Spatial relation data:
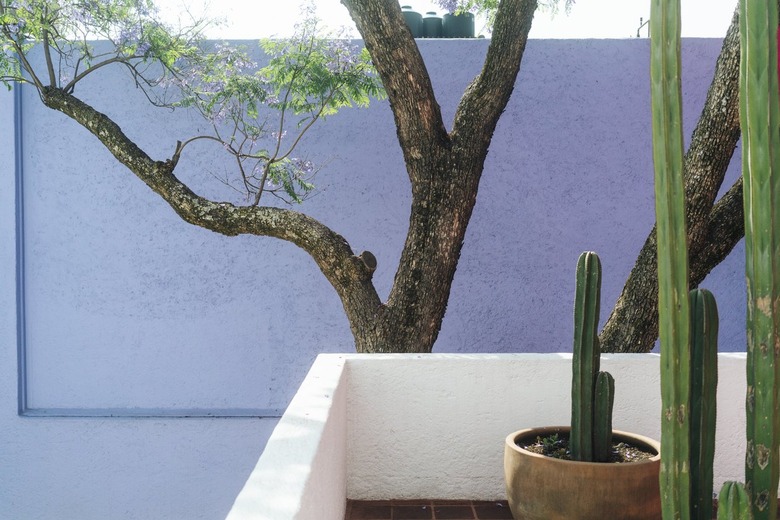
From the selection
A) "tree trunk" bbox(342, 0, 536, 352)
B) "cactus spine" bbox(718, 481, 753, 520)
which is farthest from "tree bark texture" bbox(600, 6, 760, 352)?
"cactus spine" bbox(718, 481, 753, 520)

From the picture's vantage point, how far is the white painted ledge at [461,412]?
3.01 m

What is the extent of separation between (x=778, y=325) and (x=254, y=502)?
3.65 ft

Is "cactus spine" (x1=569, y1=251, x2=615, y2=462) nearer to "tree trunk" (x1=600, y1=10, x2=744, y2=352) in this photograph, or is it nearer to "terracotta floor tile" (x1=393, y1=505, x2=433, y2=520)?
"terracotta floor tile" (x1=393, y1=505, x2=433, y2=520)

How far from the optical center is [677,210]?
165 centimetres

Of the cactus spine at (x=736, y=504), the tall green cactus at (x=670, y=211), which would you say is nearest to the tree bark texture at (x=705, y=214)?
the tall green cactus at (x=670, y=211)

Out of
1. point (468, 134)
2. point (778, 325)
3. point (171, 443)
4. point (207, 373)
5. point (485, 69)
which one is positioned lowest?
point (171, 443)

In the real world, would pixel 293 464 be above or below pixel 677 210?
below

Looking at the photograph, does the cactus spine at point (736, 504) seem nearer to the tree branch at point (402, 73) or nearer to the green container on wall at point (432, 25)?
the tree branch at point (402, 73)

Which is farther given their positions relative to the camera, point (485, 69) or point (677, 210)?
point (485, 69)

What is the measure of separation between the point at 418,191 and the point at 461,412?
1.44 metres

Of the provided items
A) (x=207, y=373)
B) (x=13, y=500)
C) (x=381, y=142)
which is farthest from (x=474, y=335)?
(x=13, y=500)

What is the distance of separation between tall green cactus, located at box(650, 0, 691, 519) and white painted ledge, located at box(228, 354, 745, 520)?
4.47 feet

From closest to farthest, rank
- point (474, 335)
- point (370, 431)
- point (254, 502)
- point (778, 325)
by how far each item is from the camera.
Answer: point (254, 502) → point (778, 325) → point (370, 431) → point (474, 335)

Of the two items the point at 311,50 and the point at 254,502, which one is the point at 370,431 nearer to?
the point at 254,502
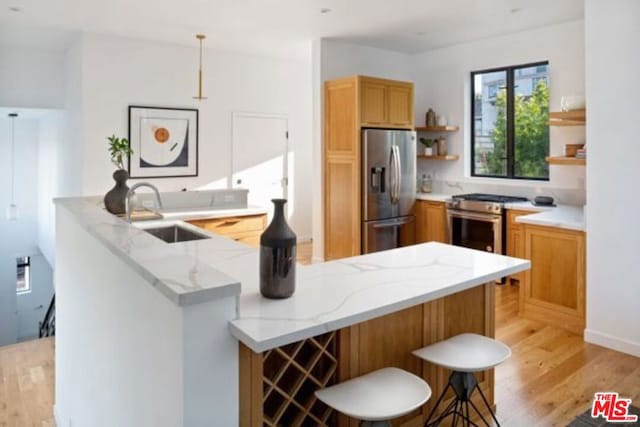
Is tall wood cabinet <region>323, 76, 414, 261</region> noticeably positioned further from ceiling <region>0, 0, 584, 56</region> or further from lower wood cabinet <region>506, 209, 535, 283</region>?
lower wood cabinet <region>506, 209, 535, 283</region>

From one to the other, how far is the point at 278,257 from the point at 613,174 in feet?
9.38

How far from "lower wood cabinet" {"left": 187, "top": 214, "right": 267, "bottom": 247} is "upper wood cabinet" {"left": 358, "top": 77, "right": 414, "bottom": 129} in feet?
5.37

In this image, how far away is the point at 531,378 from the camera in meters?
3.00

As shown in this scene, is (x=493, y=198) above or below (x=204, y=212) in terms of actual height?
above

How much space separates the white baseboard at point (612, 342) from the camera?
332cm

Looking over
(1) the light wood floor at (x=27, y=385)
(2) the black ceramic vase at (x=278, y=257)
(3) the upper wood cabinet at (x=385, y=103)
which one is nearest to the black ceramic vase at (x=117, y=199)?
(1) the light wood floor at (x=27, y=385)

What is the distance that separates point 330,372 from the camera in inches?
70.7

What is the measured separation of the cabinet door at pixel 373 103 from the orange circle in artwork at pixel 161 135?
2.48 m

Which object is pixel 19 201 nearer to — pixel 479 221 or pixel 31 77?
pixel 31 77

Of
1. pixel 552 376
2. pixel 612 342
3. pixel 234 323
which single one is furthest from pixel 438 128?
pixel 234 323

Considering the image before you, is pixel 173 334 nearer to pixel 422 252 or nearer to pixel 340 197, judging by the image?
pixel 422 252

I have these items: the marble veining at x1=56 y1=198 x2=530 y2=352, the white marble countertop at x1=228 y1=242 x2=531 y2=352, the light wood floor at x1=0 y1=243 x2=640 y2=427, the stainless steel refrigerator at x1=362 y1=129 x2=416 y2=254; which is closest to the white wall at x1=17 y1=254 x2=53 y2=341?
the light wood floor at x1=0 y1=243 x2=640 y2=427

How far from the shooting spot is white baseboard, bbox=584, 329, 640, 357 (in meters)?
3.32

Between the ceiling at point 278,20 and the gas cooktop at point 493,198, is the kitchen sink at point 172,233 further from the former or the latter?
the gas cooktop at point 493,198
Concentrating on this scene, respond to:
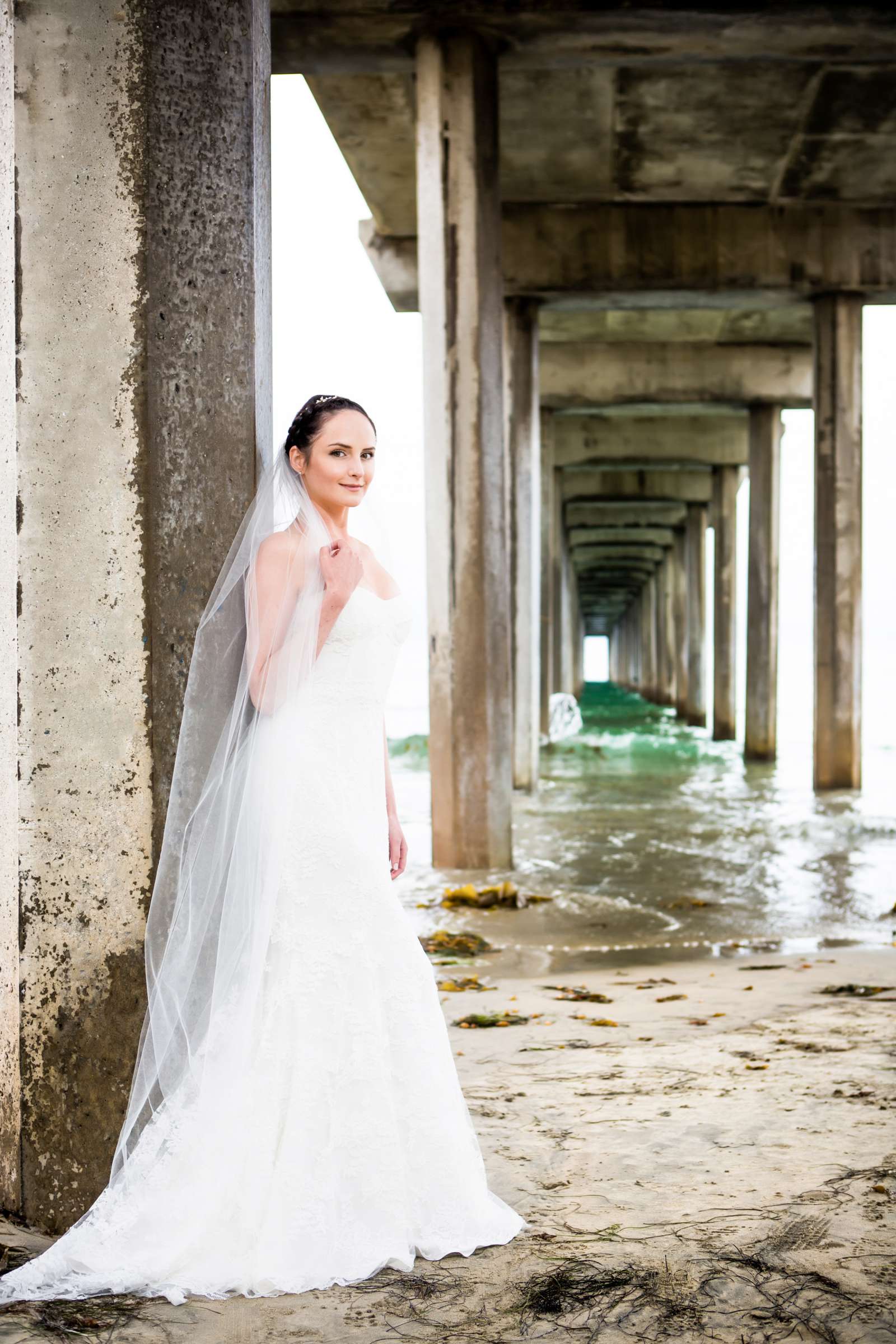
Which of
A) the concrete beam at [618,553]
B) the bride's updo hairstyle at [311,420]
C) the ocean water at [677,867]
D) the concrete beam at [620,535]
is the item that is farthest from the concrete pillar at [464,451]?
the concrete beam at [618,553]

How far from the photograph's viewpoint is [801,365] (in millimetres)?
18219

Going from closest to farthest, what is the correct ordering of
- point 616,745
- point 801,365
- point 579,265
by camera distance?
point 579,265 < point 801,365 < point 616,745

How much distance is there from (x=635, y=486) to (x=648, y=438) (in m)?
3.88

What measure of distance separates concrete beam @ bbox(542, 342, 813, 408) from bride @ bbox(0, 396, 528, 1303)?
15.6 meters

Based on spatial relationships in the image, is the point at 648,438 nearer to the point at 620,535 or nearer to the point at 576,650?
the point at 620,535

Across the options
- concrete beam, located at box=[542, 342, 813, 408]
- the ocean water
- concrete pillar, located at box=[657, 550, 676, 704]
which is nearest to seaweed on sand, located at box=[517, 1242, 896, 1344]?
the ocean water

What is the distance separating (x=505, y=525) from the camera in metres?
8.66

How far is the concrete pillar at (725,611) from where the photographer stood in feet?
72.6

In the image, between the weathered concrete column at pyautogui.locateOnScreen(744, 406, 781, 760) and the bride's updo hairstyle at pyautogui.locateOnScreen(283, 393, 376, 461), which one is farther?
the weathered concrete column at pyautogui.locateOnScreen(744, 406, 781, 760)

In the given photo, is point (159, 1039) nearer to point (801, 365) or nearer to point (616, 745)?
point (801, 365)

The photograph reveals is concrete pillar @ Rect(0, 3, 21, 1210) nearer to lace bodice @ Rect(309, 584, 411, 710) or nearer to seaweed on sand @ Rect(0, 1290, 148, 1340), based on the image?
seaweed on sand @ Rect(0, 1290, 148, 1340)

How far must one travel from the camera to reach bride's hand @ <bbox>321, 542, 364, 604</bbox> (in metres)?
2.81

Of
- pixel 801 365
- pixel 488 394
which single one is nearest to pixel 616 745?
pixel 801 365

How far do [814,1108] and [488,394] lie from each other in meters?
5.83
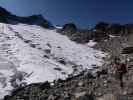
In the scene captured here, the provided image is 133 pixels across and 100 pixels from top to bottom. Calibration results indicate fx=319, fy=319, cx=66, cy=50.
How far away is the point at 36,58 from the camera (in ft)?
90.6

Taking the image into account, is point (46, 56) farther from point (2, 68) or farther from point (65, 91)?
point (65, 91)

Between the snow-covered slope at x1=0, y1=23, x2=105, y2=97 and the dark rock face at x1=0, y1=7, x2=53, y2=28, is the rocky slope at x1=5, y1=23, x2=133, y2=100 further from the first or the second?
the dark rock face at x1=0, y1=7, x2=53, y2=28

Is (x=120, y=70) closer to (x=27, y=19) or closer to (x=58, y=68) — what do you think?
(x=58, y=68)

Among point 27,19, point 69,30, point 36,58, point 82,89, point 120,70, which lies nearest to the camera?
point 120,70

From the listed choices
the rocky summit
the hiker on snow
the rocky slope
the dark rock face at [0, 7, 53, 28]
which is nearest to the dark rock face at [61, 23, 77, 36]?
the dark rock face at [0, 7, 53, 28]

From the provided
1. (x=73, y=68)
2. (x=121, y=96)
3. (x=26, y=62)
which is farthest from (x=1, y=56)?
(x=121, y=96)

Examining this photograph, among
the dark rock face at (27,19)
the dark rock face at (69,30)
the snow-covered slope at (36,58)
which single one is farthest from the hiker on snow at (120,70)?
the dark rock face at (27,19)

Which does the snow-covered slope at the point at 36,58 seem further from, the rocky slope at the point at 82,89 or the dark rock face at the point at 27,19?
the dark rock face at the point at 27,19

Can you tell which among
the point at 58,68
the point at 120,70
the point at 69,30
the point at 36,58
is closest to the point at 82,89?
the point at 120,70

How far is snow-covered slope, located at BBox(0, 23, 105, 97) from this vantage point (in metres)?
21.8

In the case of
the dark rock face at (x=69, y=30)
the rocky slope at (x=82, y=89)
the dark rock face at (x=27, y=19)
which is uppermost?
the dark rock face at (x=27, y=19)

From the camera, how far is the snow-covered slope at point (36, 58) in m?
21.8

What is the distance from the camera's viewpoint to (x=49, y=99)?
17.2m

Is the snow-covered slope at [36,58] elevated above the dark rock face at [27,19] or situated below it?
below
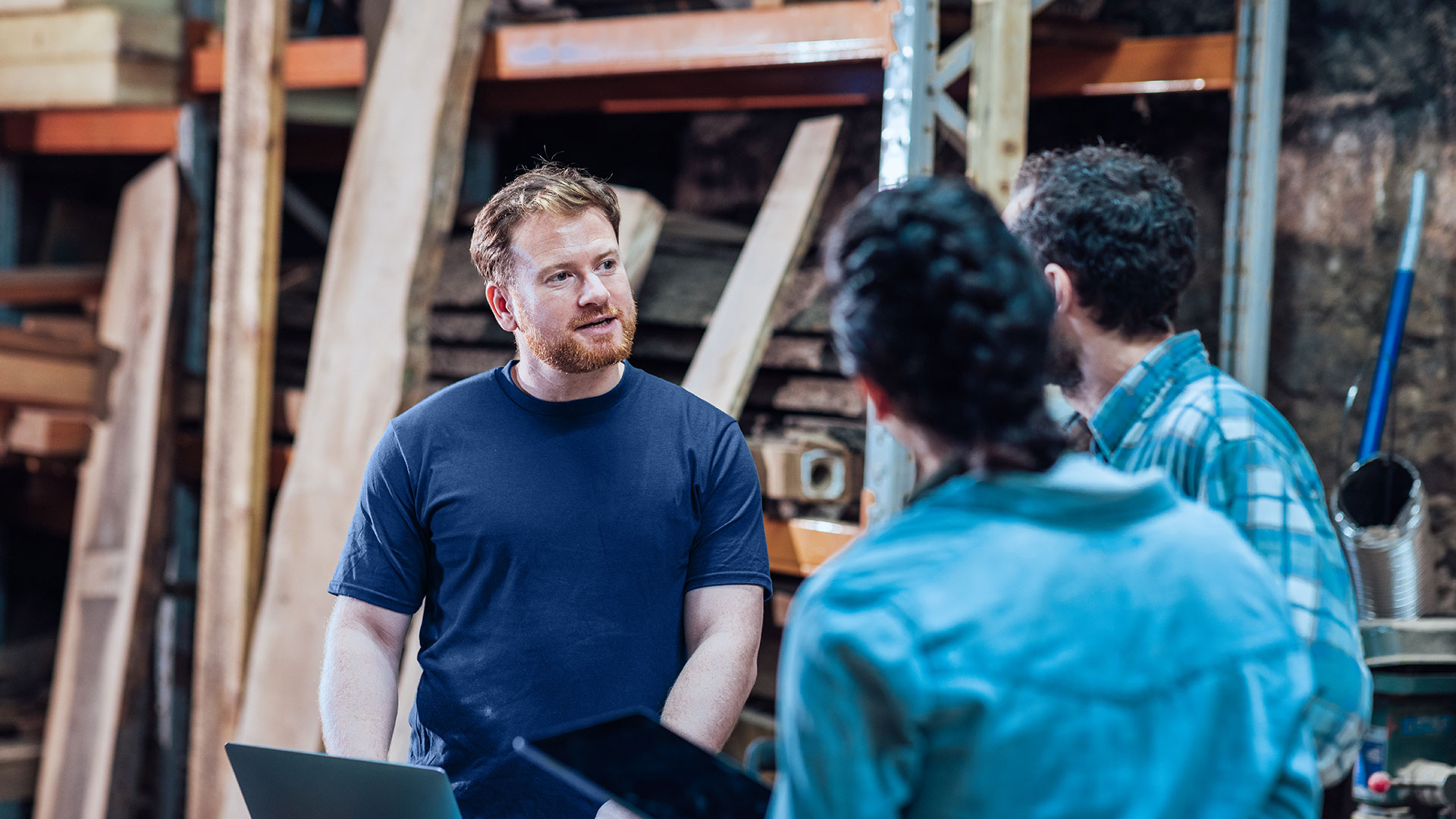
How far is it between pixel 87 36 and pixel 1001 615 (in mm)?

* **Problem details**:
Reproduce the listing above from the line that contains "Is (x=120, y=70)" through its final line, exactly and with nothing added. Omit the images.

* **Answer**:
Is (x=120, y=70) closer to (x=27, y=19) or closer to (x=58, y=68) — what do you think?
(x=58, y=68)

Among point 27,19, point 69,30, point 36,58, point 82,89, point 120,70, which lies nearest to the camera?
point 120,70

From the listed choices
the rocky summit
the hiker on snow
the rocky slope
the dark rock face at [0, 7, 53, 28]
which is nearest to the dark rock face at [61, 23, 77, 36]?
the dark rock face at [0, 7, 53, 28]

From the provided
1. (x=73, y=68)
2. (x=121, y=96)
3. (x=26, y=62)
which is farthest from (x=1, y=56)?
(x=121, y=96)

Examining this photograph, among
the dark rock face at (27,19)
the dark rock face at (69,30)
the snow-covered slope at (36,58)
which single one is farthest from the hiker on snow at (120,70)?
the dark rock face at (27,19)

Which does the snow-covered slope at the point at 36,58 seem further from, the rocky slope at the point at 82,89 or the dark rock face at the point at 27,19?
the dark rock face at the point at 27,19

Can you tell which among
the point at 58,68
the point at 120,70
the point at 69,30
the point at 36,58
is closest to the point at 82,89?
the point at 120,70

How far is snow-covered slope, located at BBox(0, 23, 105, 97) from this vantage point (in metres)?
21.8

In the case of
the dark rock face at (x=69, y=30)
the rocky slope at (x=82, y=89)
the dark rock face at (x=27, y=19)
which is uppermost?
the dark rock face at (x=27, y=19)

From the camera, how far is the snow-covered slope at point (36, 58) in m?
21.8

What is the distance from the camera's viewpoint to (x=49, y=99)?
17.2m

Is the snow-covered slope at [36,58] elevated above the dark rock face at [27,19] or situated below it?
below
How far is it between pixel 87 36 and pixel 1001 615 (in mm)?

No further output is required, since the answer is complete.